--- SOURCE TEXT ---

Being pro-choice?

Tuesday, August 03, 2010
If you've come here based solely on that title, you will be disappointed. I mean the whole pro-choice/anti-abortion thing is more a symptom of what I'm thinking about, rather than the whole conversation.

I've been wondering lately about how a society made up of individuals who each makes their own decisions about life based strictly upon their own needs, wants, and desires, actually evolves. What directions does it grow into and who do those people become?

What happens to children who grow up and are fed a steady diet of, "You can become anything you want to become. The choice is yours!"

Or the, "Where would you like to live?" discussion.

Perhaps even more painfully obvious is the "You are free to have relationships with whomever you like, for as long as it suits you." And kicking it up a notch how about the, "You are free to marry any person, any gender, any time" choice.

Being a culture that values the individuals freedom to make their own choices has it's own pitfalls. But how does that individualistic outlook eventually effect a culture?

How is the community effected, or the family? Don't they have any say any longer in the direction individuals take?

And why don't we use the wisdom of the whole? Why don't we trust our parents to choose a spouse for us, or help us settle upon a vocation? Because that would be so against our sense of free choice that it would be at least embarrassing to mention it to our friends, and at most, a politically incorrect thing to do.

Maybe, just maybe, some choices we have today are simply too great for us to make.

The choice for us to be able to stop making babies, snip, snip.
The choice for us to take our own life.

--- DATA FOR ANALYSIS ---

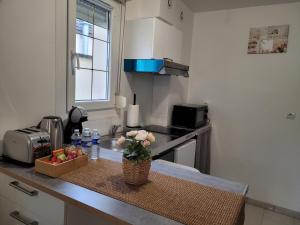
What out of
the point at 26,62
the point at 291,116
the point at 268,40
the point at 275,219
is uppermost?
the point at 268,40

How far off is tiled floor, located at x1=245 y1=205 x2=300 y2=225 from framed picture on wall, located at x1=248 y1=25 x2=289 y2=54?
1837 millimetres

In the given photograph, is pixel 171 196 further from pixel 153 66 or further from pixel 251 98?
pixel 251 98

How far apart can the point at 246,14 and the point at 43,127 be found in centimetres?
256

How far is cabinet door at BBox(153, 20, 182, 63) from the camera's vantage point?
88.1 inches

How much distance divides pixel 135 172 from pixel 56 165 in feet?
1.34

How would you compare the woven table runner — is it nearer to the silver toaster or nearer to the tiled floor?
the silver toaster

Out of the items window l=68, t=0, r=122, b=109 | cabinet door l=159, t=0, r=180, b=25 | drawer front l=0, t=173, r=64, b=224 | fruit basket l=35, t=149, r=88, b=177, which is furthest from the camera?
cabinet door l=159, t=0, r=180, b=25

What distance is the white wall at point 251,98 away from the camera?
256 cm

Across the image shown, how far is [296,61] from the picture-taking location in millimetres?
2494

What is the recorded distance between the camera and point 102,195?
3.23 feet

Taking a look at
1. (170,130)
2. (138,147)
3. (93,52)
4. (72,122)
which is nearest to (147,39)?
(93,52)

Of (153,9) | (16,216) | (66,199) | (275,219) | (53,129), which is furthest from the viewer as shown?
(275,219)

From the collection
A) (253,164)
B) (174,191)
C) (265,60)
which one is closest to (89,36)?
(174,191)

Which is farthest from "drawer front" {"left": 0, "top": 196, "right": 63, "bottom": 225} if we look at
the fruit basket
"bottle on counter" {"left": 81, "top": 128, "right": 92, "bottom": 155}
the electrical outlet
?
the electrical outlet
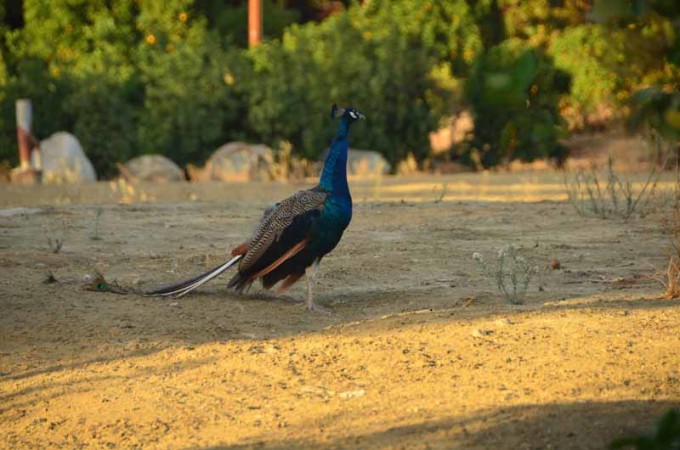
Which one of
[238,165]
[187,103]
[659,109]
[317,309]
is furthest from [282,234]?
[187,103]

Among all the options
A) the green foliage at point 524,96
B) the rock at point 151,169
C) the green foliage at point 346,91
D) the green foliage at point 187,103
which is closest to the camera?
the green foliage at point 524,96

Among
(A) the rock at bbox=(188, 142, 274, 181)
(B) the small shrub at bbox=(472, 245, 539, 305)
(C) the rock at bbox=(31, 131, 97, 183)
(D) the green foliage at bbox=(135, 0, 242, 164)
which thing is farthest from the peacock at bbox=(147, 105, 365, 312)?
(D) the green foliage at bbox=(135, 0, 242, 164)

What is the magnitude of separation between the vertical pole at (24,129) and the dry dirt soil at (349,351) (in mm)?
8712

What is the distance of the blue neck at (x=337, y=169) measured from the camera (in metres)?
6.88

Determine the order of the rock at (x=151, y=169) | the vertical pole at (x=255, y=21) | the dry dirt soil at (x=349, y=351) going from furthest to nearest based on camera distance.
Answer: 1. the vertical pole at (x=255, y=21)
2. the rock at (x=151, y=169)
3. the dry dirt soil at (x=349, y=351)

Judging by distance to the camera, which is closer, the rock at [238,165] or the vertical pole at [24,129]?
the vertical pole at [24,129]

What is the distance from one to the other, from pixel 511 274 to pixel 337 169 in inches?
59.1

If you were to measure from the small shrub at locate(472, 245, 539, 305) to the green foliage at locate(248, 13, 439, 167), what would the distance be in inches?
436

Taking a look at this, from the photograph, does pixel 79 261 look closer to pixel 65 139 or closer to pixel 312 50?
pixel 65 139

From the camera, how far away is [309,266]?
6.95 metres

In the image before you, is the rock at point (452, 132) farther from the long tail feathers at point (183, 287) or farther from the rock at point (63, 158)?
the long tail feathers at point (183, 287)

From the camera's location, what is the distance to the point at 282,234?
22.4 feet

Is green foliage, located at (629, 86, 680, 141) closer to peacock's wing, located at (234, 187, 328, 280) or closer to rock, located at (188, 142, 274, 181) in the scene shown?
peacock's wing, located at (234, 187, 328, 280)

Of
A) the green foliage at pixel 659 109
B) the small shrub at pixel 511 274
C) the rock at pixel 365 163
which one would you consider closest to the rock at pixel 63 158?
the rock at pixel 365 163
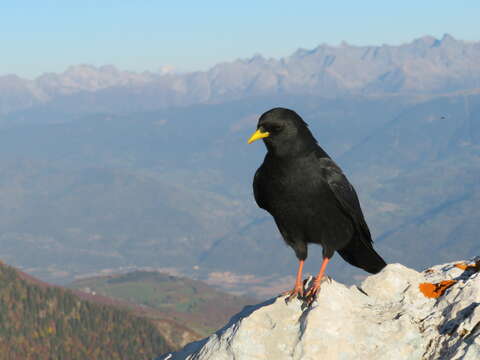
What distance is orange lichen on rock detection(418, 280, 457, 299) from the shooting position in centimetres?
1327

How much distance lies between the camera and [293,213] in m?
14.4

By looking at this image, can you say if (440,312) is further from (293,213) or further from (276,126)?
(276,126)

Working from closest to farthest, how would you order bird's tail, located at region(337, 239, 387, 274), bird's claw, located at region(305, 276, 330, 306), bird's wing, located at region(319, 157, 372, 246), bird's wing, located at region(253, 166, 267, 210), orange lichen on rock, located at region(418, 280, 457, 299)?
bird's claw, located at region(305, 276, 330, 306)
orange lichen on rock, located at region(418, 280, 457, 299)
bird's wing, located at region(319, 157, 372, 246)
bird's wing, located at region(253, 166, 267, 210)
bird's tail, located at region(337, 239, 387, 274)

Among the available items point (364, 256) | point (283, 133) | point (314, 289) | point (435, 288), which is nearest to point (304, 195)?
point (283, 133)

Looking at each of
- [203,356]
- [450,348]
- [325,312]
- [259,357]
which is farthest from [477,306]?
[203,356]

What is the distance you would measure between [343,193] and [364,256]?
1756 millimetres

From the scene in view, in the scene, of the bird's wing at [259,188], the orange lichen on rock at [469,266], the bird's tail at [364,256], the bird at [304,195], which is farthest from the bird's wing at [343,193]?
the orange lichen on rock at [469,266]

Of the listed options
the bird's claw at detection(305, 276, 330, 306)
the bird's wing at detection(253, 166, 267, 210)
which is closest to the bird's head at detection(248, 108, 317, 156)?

---

» **WHAT TO DO**: In the blog post on choice, how does the writer describe "the whole pro-choice/anti-abortion thing" in relation to the post's actual subject?

» **SOLUTION**: It is more a symptom of what the writer is thinking about than the whole conversation.